Whitehead Institute
Scientists and clinicians convene to bridge gaps in rare disease research and care
Rare disease treatment and care relies on the combined efforts of clinicians working to interpret mutations that may explain their patients’ symptoms, researchers developing new tools to understand gene function, and families searching for answers that will take years to find. Yet these people rarely find themselves in the same room.
BridgeRD, held at Whitehead Institute on Nov. 12—co-organized by graduate students Jimmy Ly of the Cheeseman Lab at Whitehead Institute and Dawn Chen of the Chen Lab at the Broad Institute—set out to change that.
The idea came from a conversation over coffee. Ly and Chen met last June at the RNA Society meeting in San Diego, where Ly discussed his research on alternative protein products produced from single genes, which revealed how mutations affecting alternative proteins can lead to rare, hard-to-diagnose diseases. Chen, who develops CRISPR-based tools to study how genetic variation causes disease, has long been passionate about improving the speed and quality of genetic testing for rare disease patients navigating diagnostic odysseys.
Their conversation revealed a shared frustration: scientists and clinical geneticists often work on complementary pieces of the same puzzle but rarely find opportunities to interact.
“We were talking about how we could help diagnose more patients, and we just said, let’s do it. Let’s host a workshop to bring everyone together,” Chen says. With support from Claudia Chu and Wesley Leong at the Broad Institute, BridgeRD finally took shape.
Over one hundred people joined the event, both online and in-person, representing the range of stakeholders Ly and Chen hoped to bring together: functional geneticists, computational and AI experts, clinicians, and family members of people with rare diseases.

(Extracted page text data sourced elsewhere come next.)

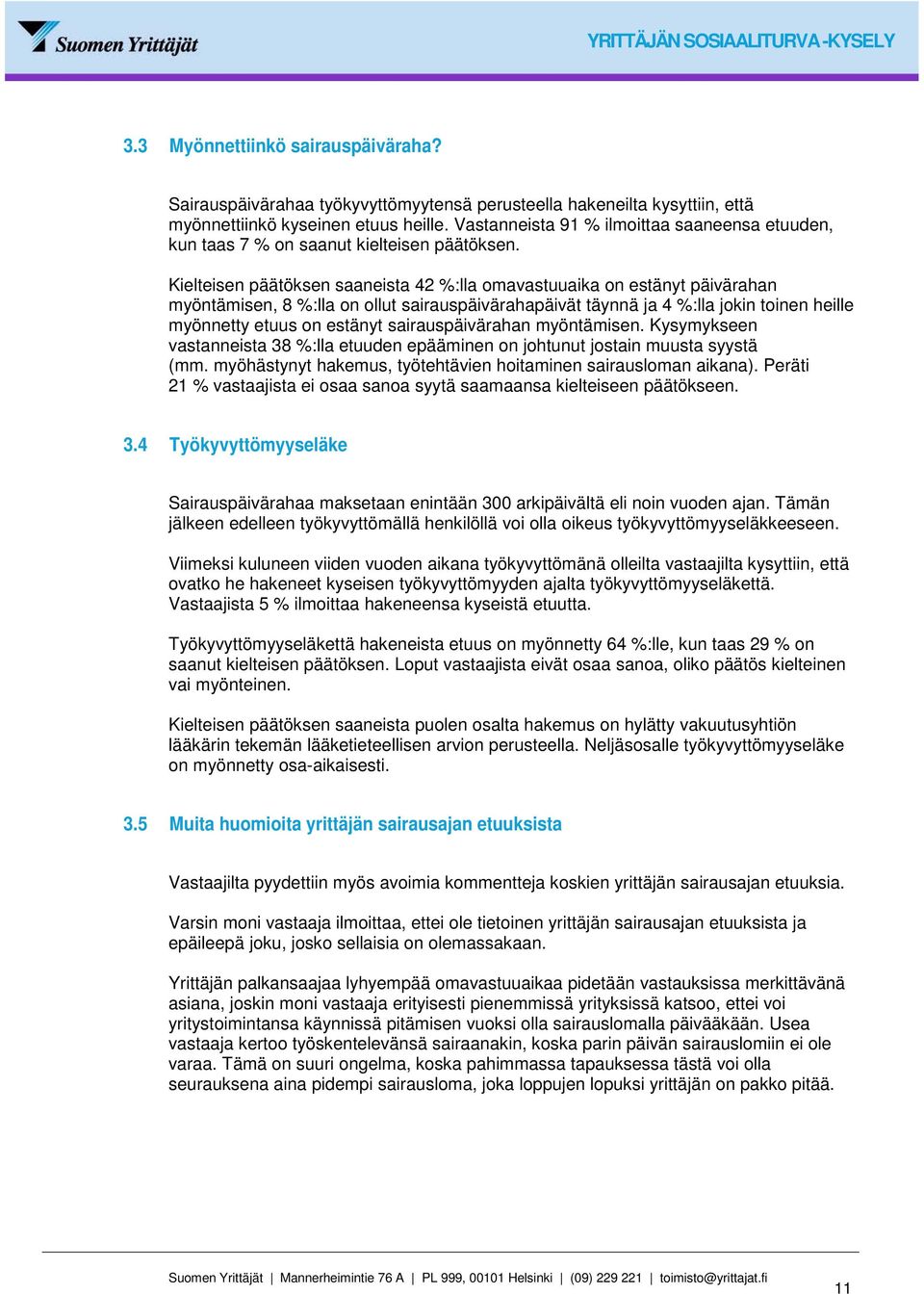 Suomen Yrittäjät

YRITTÄJÄN SOSIAALITURVA -KYSELY

3.3 Myönnettiinkö sairauspäiväraha?

Sairauspäivärahaa työkyvyttömyytensä perusteella hakeneilta kysyttiin, että myönnettiinkö kyseinen etuus heille. Vastanneista 91 % ilmoittaa saaneensa etuuden, kun taas 7 % on saanut kielteisen päätöksen.

Kielteisen päätöksen saaneista 42 %:lla omavastuuaika on estänyt päivärahan myöntämisen, 8 %:lla on ollut sairauspäivärahapäivät täynnä ja 4 %:lla jokin toinen heille myönnetty etuus on estänyt sairauspäivärahan myöntämisen. Kysymykseen vastanneista 38 %:lla etuuden epääminen on johtunut jostain muusta syystä (mm. myöhästynyt hakemus, työtehtävien hoitaminen sairausloman aikana). Peräti 21 % vastaajista ei osaa sanoa syytä saamaansa kielteiseen päätökseen.

3.4 Työkyvyttömyyseläke

Sairauspäivärahaa maksetaan enintään 300 arkipäivältä eli noin vuoden ajan. Tämän jälkeen edelleen työkyvyttömällä henkilöllä voi olla oikeus työkyvyttömyyseläkkeeseen.

Viimeksi kuluneen viiden vuoden aikana työkyvyttömänä olleilta vastaajilta kysyttiin, että ovatko he hakeneet kyseisen työkyvyttömyyden ajalta työkyvyttömyyseläkettä. Vastaajista 5 % ilmoittaa hakeneensa kyseistä etuutta.

Työkyvyttömyyseläkettä hakeneista etuus on myönnetty 64 %:lle, kun taas 29 % on saanut kielteisen päätöksen. Loput vastaajista eivät osaa sanoa, oliko päätös kielteinen vai myönteinen.

Kielteisen päätöksen saaneista puolen osalta hakemus on hylätty vakuutusyhtiön lääkärin tekemän lääketieteellisen arvion perusteella. Neljäsosalle työkyvyttömyyseläke on myönnetty osa-aikaisesti.

3.5 Muita huomioita yrittäjän sairausajan etuuksista

Vastaajilta pyydettiin myös avoimia kommentteja koskien yrittäjän sairausajan etuuksia.

Varsin moni vastaaja ilmoittaa, ettei ole tietoinen yrittäjän sairausajan etuuksista ja epäileepä joku, josko sellaisia on olemassakaan.

Yrittäjän palkansaajaa lyhyempää omavastuuaikaa pidetään vastauksissa merkittävänä asiana, joskin moni vastaaja erityisesti pienemmissä yrityksissä katsoo, ettei voi yritystoimintansa käynnissä pitämisen vuoksi olla sairauslomalla päivääkään. Usea vastaaja kertoo työskentelevänsä sairaanakin, koska parin päivän sairauslomiin ei ole varaa. Tämä on suuri ongelma, koska pahimmassa tapauksessa tästä voi olla seurauksena aina pidempi sairausloma, joka loppujen lopuksi yrittäjän on pakko pitää.

Suomen Yrittäjät | Mannerheimintie 76 A | PL 999, 00101 Helsinki | (09) 229 221 | toimisto@yrittajat.fi

11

Keynote speaker Gilad Evrony, an associate professor in the Departments of Pediatrics and Neuroscience at New York University (NYU), highlighted the “long tail” problem in rare disease diagnostics. As sequencing technologies continue to advance, clinicians are identifying increasingly rare—and often entirely novel—gene variants. While many disease-causing variants remain to be discovered, each affects a very small patient population, resulting in sparse data to link genes and diseases. Progress will slow down, he explained, unless researchers studying gene function and clinicians interpreting patient genomes collaborate more consistently.
This gap is precisely where Whitehead Institute researchers, including Ly, hope to play an essential role: their work studying protein function can generate insights and experimental tools that clinicians can use to interpret genetic mutations in their patients.
Ly’s recent study in Molecular Cell, for example, conducted in collaboration with Boston Children’s Hospital, revealed that different protein versions produced from a single gene can carry out separate functions and contribute differently to disease. It is from these findings that the Cheeseman Lab is now developing SwissIsoform, a computational tool designed to help clinicians detect mutations in specific protein variants that would otherwise be missed.
Building on this spirit of collaboration, the in-person afternoon workshop invited attendees to break into smaller groups to explore a central question: “What is a problem in the rare disease space you want to work on?” The exercise sparked further discussions about shared challenges, unmet patient needs, and opportunities for new collaborations between clinicians and scientists.
For Whitehead Institute, BridgeRD reflects a broader commitment: investing in basic science research that directly advances human health. This event is just one example of how Whitehead Institute researchers are contributing to breakthroughs in biomedicine, while serving as the connective tissue between scientific insights and tangible patient outcomes.